# Cocodrie report 2/18/16



## Copperspoonfly (Oct 26, 2015)

My buddy Joe and I headed to Cocodrie for a couple days of fishing. The winter fishery over there is a little different from TX. In Louisiana it is common to find bull redfish in the marsh and with the right conditions you can expect double digit shots at sightcasting to oversized reds. 
I asked our guide why the bulls don’t come into the Tx flats as much. He said the bulls like to be close to deeper water. In Louisiana, then entire marsh opens into the gulf. In Texas, the bay systems only have a couple of passes that connect to the ocean, so many of the bulls stay in the surf. 

The first day fishing on our own was a bust. We got to the boat ramp only to realize that the kill switch lanyard had fallen off during the drive. Joe went to the marina to see if they any for sale. I noticed his landing net had a rubber lanyard that looked about the right size to fit around the kill switch. I cinched it down and fired up the outboard. Meanwhile, Joe was walking back from the marina with his head held down low. I revved up the engine and gave him a thumbs up. We thought it would be safer to stay in the marsh close to the marina. That ended up being a bad decision as we were unable to find any clear water. We covered a several miles of the marsh by poling, drifting and using the tolling motor. We hit every marsh drain and point we could find and tried everything from plastics, gold spoons to topwaters without even spooking a fish. 

We ended the day at Sportsman's Paradise lodge. While eating dinner we saw new Instagram post by our guide. His clients had a double hook up & the caption read: Bull reds all day long! When I called him up, he said we should have kept moving until he had found clean water.

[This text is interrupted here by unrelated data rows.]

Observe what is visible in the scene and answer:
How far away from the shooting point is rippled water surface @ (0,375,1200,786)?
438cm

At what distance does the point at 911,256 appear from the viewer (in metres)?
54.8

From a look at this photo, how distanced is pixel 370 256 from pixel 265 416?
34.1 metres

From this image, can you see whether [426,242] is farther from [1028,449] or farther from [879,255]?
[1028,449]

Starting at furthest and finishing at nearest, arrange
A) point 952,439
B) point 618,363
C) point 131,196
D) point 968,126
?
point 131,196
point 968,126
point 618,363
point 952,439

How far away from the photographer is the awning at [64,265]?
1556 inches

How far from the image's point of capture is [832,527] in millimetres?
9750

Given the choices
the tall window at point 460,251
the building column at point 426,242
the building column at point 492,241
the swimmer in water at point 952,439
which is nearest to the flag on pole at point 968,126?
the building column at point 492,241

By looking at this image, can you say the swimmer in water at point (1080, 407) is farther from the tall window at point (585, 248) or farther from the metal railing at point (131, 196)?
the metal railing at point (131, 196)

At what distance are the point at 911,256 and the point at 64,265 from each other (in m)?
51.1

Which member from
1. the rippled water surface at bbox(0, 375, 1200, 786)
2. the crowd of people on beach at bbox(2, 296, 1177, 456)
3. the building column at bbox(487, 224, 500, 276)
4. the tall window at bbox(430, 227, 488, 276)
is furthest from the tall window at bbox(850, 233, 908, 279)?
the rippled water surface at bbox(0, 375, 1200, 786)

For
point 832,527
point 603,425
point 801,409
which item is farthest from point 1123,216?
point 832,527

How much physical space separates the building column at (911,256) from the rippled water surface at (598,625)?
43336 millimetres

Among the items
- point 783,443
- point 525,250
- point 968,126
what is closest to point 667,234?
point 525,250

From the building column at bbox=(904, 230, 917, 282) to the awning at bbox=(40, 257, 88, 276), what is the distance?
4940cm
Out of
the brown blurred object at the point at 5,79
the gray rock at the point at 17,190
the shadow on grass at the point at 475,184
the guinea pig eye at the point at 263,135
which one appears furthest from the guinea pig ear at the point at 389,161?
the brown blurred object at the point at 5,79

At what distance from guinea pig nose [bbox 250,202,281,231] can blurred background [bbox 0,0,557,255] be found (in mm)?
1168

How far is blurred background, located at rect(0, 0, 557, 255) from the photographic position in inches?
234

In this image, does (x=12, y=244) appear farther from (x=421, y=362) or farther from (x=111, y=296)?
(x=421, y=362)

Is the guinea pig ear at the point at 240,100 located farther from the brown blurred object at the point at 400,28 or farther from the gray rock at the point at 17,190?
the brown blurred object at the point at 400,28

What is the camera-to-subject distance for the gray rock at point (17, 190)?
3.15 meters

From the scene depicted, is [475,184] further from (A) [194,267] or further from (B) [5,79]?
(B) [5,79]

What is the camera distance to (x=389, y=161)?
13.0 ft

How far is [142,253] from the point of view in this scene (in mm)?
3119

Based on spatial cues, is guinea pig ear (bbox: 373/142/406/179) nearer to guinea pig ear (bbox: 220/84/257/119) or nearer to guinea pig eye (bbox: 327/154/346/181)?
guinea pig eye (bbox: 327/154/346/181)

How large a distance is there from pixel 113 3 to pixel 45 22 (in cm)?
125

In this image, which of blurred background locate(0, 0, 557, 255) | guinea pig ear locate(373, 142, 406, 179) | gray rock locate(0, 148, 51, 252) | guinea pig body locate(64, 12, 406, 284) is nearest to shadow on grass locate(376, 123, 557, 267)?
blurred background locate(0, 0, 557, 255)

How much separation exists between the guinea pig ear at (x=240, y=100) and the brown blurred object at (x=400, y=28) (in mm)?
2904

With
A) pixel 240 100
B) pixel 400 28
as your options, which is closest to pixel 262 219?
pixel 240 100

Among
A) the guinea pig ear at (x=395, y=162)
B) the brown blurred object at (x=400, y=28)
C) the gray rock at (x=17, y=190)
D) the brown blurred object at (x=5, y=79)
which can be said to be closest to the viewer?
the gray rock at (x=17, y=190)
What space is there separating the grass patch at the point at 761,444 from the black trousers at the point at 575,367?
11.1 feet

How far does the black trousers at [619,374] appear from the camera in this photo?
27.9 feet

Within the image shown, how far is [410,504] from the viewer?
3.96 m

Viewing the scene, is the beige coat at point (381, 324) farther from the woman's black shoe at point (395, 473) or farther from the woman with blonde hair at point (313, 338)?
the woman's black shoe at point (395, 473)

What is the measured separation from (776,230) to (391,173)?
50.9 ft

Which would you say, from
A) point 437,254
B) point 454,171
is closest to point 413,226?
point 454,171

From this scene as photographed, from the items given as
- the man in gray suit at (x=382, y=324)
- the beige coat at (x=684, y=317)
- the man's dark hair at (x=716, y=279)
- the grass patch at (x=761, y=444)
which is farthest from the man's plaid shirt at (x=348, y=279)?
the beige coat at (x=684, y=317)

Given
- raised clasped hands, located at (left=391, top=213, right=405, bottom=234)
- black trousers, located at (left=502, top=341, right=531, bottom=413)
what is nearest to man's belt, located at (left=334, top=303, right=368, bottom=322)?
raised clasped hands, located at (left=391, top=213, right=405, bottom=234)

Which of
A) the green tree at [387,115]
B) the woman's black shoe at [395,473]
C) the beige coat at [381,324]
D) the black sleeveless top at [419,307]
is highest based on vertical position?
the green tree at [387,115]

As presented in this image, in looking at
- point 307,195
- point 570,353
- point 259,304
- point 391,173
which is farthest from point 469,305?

The next day the clouds had started to roll in. We still had an unfair advantage over the local redfish, because we were being guided by Jeremy Chavez. He took us to lakes in the outer areas of the marsh. It did not take long for us to spot fish. 
We were poling along a shoreline when we saw the first tail break the calm surface of the pond we were in. This fish was pushing 40 inches. I had a redfish crack pattern tied on to my leader. I dropped it right in front of the fish. I could see the red searching for my fly in the off colored water. I stripped in slowly and saw the red tracking my fly. It surged forward and I felt resistance and set the hook hard. The shallow water erupted with a massive wake. It looked like a torpedo had been fired off in this pond. At the end of my fly line was a 2 ounce oyster instead of a 30 lb redfish. 

Most of the fish we saw were cruising in deeper water. The lack of sunshine made sightcasting difficult. Fish would come into view only a few feet from the skiff. They would either see the boat and spook or they would see a rod tip during a false cast. We had to learn to make short deliveries with the fly rod using one false cast. Another problem was the water depth the fish were in. Even with lead wrappings and lead dumbbell eyes, the flies could not sink fast enough in front of these close fish that were cruising along the bottom. Many bulls would swim underneath my flies. The Full moon may have had an effect as well. We had a ton of refusals even with well placed cast.

We saw well over 50 bull reds during that day. A few were real tankers that would have been over 40 inches long. We ended up landing three bull reds on artificals and I hooked one on a fly rod that threw the hook after a few minutes. If the conditions had been sunny it could have been an amazing day. Cocodrie is a long drive from Austin, but knowing the numbers and the size of reds out in the LA marsh, I will definitely return. Next time I'm waiting on sunny weather.


----------



## Copperspoonfly (Oct 26, 2015)




----------



## WillW (Dec 6, 2012)

Copperspoonfly said:


>


Nice report. Where y'all be in Tx. Chavez is good folks


----------



## Copperspoonfly (Oct 26, 2015)

I live in Kyle, just south of Austin. We were fishing in Cocodrie, LA w/ Jeremy Chavez. He also guides in Galveston.


----------